Steve Courtney is the author of Joseph Hopkins Twichell: The Life and Times of Mark Twain’s Closest Friend (Georgia, 2008), winner of the Connecticut Book Award; ‘The Loveliest Home That Ever Was’: The Story of the Mark Twain House in Hartford (Dover, 2011); and Mark Twain’s Hartford (Arcadia, 2016), among other works. He is co-editor, with Peter Messent and Harold K. Bush, of The Mark Twain-Joseph Hopkins Twichell Letters (Georgia, 2017, paperback edition published 2020). He has been a journalist for forty years, much of that time at The Hartford Courant, and has served as both publicist and curatorial project coordinator at The Mark Twain House & Museum in Hartford, Connecticut.
Sarah Kaufold is Artistic Director of Consonare Choral Community, a Connecticut nonprofit arts organization that works to build community through choral music. She conducts two of Consonare’s ensembles, Voices of Concinnity, a 12-voice professional chamber ensemble, and Choir Matrix, a community women’s vocal ensemble, both of which are recipients of the 2020 Alfred Nash Patterson Grant. She has directed singers of all ages and abilities in a variety of settings, including middle, high school, and collegiate choirs, church choirs for children and adults, adult community programs, and professional ensembles. Sarah holds a Masters in Choral Conducting from UConn with extensive graduate study from Cal State L.A. She is also co-founder of Songs of Comfort, created in response to the pandemic to fulfill song requests for those suffering in isolation, for which she received the 2020 CT Artist Respond Grant.
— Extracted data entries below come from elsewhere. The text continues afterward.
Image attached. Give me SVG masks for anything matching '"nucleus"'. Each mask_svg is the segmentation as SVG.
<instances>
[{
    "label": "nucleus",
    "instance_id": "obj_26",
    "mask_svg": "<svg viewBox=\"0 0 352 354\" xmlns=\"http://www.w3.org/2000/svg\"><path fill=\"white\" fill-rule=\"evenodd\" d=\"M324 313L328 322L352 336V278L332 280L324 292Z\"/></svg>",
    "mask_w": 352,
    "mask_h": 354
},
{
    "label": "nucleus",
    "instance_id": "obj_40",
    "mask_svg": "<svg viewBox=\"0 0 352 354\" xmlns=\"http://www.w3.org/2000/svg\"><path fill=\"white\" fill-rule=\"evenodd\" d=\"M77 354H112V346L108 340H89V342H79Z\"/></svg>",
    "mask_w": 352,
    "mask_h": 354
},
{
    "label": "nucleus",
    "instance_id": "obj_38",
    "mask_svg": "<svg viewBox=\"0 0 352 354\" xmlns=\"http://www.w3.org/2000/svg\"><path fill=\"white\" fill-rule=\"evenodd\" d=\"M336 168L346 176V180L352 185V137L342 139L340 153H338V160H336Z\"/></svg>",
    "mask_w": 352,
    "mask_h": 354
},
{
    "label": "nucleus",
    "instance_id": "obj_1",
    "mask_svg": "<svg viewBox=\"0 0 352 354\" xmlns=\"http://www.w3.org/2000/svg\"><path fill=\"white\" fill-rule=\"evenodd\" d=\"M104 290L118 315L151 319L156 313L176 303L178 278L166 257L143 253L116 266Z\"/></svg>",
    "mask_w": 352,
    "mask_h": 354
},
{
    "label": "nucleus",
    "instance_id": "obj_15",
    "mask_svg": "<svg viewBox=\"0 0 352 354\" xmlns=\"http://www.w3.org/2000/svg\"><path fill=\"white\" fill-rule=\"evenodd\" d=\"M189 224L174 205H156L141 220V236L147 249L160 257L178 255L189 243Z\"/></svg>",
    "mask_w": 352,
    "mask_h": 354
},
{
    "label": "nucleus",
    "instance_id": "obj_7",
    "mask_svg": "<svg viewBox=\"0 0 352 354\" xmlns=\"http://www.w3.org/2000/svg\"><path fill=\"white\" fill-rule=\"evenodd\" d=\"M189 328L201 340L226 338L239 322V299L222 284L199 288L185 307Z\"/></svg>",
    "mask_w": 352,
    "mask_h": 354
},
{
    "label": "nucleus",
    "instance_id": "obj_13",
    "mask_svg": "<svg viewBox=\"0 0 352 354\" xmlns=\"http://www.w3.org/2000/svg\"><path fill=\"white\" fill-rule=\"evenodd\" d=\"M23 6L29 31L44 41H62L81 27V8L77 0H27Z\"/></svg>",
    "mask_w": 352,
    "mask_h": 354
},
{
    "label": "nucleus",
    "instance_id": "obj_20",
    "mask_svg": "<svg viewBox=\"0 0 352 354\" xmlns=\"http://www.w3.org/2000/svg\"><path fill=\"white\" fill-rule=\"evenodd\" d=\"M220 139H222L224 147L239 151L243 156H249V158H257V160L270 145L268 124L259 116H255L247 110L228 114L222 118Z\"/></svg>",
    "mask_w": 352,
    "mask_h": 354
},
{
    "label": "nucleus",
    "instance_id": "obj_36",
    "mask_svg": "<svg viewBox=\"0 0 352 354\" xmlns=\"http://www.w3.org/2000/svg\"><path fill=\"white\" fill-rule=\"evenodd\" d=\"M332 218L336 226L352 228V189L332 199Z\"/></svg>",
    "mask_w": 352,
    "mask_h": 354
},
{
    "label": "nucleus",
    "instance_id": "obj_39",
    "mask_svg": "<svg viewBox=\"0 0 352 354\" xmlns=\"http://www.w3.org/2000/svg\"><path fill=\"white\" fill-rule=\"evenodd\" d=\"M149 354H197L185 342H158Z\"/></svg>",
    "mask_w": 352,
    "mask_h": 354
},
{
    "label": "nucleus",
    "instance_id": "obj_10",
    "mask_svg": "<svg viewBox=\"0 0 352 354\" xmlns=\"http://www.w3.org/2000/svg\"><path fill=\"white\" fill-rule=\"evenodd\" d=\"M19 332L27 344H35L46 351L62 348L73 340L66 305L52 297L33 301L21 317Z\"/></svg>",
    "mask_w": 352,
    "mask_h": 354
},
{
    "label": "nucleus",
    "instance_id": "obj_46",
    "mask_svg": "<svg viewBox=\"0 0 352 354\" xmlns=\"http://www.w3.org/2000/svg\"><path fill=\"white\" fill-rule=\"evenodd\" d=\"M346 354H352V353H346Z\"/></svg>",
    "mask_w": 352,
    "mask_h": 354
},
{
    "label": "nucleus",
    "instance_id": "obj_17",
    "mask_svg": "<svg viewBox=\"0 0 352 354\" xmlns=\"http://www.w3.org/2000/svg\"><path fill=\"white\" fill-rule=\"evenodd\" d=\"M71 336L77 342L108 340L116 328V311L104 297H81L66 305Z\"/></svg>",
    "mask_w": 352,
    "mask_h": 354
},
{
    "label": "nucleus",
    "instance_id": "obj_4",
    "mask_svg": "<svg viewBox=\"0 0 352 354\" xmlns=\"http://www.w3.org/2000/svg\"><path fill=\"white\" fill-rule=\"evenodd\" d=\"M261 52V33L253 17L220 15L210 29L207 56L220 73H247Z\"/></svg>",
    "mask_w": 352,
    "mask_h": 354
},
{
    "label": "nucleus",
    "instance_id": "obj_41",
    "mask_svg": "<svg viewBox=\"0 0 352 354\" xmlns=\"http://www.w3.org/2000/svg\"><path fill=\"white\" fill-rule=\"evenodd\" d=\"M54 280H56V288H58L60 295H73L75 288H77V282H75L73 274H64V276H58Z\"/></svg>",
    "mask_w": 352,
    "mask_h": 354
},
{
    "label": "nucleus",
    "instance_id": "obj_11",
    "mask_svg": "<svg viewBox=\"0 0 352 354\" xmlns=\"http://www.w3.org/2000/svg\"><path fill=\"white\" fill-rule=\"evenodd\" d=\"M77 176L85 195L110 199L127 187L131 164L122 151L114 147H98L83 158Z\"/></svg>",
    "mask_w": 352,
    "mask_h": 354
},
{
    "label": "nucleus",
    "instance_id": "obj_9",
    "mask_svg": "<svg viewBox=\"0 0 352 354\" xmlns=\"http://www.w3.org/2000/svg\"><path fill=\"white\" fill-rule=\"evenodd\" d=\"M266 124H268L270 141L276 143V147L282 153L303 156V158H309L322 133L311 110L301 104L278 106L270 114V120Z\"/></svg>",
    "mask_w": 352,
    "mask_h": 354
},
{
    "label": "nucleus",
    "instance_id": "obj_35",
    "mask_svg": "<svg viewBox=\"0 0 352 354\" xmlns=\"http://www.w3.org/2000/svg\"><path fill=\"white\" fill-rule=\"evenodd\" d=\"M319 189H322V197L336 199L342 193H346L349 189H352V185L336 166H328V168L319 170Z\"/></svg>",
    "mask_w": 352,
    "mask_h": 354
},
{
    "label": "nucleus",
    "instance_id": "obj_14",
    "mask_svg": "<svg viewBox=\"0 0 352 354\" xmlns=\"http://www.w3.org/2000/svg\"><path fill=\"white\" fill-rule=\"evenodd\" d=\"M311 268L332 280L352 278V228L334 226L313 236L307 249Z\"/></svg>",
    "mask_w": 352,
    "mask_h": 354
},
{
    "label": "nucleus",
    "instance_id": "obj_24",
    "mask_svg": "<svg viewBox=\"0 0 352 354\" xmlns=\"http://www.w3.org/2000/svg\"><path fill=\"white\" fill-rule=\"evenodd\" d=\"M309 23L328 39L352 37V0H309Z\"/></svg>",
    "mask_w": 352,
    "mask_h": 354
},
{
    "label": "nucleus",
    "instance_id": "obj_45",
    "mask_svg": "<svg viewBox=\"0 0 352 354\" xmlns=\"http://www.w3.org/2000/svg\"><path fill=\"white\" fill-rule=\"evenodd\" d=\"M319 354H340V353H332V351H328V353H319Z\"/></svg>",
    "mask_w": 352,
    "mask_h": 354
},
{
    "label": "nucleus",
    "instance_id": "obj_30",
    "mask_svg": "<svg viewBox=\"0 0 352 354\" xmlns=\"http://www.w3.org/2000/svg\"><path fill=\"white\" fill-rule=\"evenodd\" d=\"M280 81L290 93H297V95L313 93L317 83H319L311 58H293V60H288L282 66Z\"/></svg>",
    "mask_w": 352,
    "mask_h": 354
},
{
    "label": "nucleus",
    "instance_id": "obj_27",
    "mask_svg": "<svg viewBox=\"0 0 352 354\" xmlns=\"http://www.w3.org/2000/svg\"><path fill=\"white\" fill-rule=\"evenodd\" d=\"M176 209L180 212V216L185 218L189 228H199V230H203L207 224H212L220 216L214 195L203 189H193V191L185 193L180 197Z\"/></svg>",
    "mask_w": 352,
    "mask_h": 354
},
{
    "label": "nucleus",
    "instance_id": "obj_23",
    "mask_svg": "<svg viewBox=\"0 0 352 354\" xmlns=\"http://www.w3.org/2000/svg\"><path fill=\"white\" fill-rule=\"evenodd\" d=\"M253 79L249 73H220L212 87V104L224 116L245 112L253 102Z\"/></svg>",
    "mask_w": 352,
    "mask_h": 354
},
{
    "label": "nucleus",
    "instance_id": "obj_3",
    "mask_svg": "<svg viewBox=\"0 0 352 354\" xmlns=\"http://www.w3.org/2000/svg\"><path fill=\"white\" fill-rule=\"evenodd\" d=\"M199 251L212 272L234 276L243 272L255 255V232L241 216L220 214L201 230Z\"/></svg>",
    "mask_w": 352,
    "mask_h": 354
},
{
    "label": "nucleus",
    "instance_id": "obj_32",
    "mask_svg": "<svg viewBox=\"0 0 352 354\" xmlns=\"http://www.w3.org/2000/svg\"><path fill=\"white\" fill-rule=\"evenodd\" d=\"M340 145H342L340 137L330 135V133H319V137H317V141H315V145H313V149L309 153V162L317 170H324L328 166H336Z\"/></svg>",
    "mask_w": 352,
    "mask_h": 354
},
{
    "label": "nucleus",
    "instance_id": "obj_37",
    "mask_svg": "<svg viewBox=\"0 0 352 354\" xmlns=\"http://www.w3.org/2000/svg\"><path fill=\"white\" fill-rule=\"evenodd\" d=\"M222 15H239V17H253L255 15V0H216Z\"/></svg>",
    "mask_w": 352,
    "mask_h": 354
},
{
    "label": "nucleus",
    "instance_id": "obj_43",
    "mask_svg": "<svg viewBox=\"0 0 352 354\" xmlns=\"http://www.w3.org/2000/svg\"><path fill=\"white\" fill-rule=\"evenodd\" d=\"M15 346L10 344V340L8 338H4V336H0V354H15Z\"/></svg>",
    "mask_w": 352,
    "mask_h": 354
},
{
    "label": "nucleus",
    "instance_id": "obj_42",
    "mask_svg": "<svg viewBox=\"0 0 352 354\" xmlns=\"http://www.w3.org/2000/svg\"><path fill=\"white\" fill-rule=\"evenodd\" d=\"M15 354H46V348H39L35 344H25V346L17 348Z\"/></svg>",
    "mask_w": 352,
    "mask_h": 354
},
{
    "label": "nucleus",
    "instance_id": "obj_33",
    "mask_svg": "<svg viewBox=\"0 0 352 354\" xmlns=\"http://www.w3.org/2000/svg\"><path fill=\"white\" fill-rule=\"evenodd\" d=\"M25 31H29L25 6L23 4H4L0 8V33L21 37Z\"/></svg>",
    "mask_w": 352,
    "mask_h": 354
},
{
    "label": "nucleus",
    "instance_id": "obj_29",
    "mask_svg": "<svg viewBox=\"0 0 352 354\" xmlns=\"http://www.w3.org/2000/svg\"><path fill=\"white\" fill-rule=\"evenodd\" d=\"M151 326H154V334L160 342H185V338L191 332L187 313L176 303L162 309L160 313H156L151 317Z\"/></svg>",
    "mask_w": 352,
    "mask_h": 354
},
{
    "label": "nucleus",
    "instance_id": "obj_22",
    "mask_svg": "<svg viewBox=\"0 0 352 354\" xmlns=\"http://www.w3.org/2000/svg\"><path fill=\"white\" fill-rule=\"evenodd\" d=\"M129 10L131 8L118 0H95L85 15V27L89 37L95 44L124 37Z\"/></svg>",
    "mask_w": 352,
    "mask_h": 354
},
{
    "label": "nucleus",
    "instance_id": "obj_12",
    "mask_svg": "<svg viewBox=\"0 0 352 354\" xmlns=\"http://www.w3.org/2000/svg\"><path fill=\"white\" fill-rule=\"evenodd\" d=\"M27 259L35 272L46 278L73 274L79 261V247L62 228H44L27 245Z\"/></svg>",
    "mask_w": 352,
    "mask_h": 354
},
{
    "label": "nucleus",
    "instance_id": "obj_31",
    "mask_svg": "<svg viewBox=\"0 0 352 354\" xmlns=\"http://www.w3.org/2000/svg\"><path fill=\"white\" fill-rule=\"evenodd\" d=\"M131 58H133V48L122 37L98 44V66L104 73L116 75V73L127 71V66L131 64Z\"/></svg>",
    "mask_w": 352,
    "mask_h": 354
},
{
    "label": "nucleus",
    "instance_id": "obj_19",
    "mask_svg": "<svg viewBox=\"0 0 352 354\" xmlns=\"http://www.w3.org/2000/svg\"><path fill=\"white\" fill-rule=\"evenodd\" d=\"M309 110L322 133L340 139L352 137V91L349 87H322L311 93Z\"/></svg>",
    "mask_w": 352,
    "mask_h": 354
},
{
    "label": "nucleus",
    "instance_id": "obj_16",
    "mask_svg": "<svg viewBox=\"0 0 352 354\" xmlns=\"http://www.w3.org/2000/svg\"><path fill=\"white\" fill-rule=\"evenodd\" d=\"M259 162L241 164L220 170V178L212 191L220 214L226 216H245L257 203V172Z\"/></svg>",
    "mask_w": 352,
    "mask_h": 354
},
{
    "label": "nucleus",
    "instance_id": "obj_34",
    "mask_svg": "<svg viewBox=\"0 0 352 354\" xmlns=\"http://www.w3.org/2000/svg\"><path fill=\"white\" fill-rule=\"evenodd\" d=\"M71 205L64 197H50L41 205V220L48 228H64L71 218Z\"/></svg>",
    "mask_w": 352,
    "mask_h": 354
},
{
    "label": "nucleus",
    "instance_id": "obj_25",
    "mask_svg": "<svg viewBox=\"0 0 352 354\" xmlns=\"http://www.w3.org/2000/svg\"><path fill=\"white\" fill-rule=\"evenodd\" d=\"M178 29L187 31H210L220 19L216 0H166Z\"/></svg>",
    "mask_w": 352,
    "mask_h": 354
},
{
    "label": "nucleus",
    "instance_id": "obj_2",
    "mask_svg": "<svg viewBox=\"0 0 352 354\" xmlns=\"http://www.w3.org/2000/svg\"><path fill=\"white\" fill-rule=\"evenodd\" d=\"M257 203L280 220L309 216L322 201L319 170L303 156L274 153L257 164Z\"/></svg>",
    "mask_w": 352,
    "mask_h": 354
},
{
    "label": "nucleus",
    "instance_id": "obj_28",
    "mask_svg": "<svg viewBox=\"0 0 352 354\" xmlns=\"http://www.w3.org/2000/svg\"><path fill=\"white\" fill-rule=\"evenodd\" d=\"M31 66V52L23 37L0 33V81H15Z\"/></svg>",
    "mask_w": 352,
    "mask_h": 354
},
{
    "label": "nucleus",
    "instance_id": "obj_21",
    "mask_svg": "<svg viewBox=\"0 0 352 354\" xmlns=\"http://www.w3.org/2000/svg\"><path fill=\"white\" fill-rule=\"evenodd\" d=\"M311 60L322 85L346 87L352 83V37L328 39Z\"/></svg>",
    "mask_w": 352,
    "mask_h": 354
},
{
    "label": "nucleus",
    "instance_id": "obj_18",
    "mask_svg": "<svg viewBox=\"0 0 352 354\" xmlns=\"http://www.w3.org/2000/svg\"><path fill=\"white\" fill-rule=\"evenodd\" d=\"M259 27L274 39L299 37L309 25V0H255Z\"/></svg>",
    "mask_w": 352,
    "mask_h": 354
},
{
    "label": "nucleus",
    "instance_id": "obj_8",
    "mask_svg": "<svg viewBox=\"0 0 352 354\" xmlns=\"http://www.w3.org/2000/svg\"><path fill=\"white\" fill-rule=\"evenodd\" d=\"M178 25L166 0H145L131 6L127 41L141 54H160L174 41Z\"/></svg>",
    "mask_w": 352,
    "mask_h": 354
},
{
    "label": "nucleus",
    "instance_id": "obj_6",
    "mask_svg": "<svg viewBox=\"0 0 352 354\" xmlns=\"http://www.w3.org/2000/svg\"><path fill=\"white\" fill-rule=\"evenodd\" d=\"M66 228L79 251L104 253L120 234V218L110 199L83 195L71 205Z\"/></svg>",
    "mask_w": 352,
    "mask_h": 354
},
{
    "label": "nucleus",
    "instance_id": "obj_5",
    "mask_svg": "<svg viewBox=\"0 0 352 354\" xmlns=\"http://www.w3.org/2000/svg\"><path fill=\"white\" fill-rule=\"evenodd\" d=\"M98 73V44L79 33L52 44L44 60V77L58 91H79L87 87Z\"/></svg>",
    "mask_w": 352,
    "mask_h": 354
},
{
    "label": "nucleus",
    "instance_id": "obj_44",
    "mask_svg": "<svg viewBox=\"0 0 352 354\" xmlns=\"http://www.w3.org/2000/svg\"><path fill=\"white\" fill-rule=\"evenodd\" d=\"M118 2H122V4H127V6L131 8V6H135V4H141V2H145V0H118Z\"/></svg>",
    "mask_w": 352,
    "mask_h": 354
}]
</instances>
Visit her website to hear recordings from each of these projects.
Erin Bartram has been the School Programs Coordinator at The Mark Twain House & Museum since 2019. She earned her Ph.D. at the University of Connecticut in 2015 and taught for three years at the University of Hartford before joining the museum. She is co-founder and editor of Contingent Magazine, and co-editor of the Rethinking Career, Rethinking Academia series for the University Press of Kansas. Her work has appeared in the Washington Post, the Chronicle of Higher Education, U.S. Catholic Historian, and Religion & American Culture. She has also been a member of Voices of Concinnity since its inception.